だから、勇希も人に言われた使命でなく、はっきりと自分の言葉で答えようと思った。
「そうだな。僕は魔王を倒すためにここへ来た。みんなにもそう言われた。でも、僕は別に君を倒したいわけじゃない。出来れば仲良くしたいと思っている」
「そうか…………」
彼女は長く沈黙した。エミレールの中にも様々な感情が渦巻いているようだった。勇希は答えを待った。
彼女はやがて言葉を口にした。
「ドラゴンはわたしにこの世界を支配しろと言うんだ。父もわたしが強くあることを望んでいる。わたしもそれが正しいと思っている……だが、本当にそれが正しいのか? お前はどう思う?」
「間違っているよ。だって、君も本当はそれが間違いだと思っているんだろう?」
「思っている。だが、この世界は途方もなく未知で広くてわたしには分からないんだ。父ならこんな時にどうするんだろうな」
「好きにして良いと思うよ。君の本心から望むように。ここに世界はあるんだから。分からないことがあるなら僕が教えてあげるから」
エミレールはずっと世界に興味を持っていた。勇希と話をしたいと言っていた。それなのに……突き放して話をしてこなかったのは勇希の落ち度だった。勇希は今それを実感していた。
「僕は君と話したいんだ」
「勇希……お前が教えてくれるならそれもいいか」
エミレールは顔を上げた。そして、弱弱しいながらも初めての微笑みを浮かべてくれた。
勇希はそっと手を差し出す。戦いは終わると思えた。だが……赤い影がデスヴレイズの背後に現れて剣を振り上げていた。
「やれやれ、魔王と言ってもしょせんはガキか」
「クリムゾンレッドーーーー!!」
勇希はエミレールを庇って剣を受けた。ゴッドジャスティスの背が切り裂かれ、二人は揃って墜落した。
「勇希!」
「大丈夫。斬られたのはゴッドジャスティスの背中だから」
『私で無ければ大怪我をしていたところだな』
「馬鹿みたいだな……」
勇希は自嘲めいた呟きをもらす。エミレールは不安に瞳を震わせて勇希を見ていた。
「僕は今までこんなに僕を心配してくれる人と戦っていたんだ。僕は本当に戦場をよく見ていなかった……」
「勇希……」
「でも、ここからは大丈夫だから。僕は戦うよ、勇者として。君を騙そうとした悪い奴と。世界の敵と!!」
勇希は立ち上がる。ゴッドジャスティスとともに。二本の剣を持って宙を浮かぶクリムゾンレッドを睨み付ける。
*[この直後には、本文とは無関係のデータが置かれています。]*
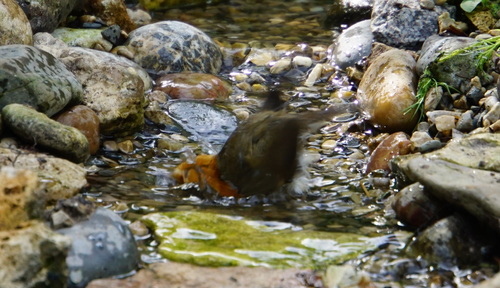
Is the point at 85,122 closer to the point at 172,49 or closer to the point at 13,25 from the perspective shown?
the point at 13,25

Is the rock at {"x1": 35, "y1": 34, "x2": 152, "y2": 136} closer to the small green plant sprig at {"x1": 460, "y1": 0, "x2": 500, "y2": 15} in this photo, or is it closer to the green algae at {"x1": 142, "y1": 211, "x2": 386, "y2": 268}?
the green algae at {"x1": 142, "y1": 211, "x2": 386, "y2": 268}

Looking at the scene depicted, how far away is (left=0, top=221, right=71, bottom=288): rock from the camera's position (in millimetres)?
3236

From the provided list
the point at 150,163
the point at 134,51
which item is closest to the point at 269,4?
the point at 134,51

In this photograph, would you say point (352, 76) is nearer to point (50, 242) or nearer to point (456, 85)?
point (456, 85)

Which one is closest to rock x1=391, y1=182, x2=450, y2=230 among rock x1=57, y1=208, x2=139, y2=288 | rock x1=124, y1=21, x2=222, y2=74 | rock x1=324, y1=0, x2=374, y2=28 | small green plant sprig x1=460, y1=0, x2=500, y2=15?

デスヴレイズも立ち上がって、エミレールは部下だった男に叱責の声を飛ばした。
「何のつもりだ! ドラゴン!」
魔王のその声にドラゴンは全く動じなかった。不敵に笑い飛ばしただけだった。
「何のつもりとはこちらの言うことですよ、魔王エミレール様。あなたも勇者も、力があるのになぜそれを良いように使おうとしないのですか?」
「何が言いたいんだ?」
小馬鹿にしたようなドラゴンの声に勇希は怪訝に思う。ドラゴンは呆れたように笑った。
「馬鹿だと言っているんだよ。お前ら二人ともな! 自分達の力を自覚していないのか? 勇希、お前のロボットは世界を救える神のロボットだ。エミレール、お前のロボットは世界を支配できる魔王のロボットだ。俺達の力を合わせれば二つの世界を手にすることも夢では無いってのによ!」
「僕はそんなことをするために力を使うつもりはない!」
「わたしも……その望みはわたしとは違う!」
「そうかい。仲の良いことだな。勇希、お前は昔から良い奴だったな。親父さんに憧れ、夢を語れる良い奴だった。だが、見た夢が間違いだった」
「ドラゴン……お前はいったい何者なんだ?」
「俺のことを忘れたのか? それとも知ってて知らない振りをしているのか? まあいい。異世界最強のモンスター、ドラゴンを名乗るのもそろそろ飽きてきたところだ」
ドラゴンはゆっくりとその仮面を外した。
その不敵な笑み、鋭い青年の眼差しを勇希は忘れはしなかった。
「お前は……境夜!」
久しぶりに見る旧友の顔に勇希は驚いた声を上げた。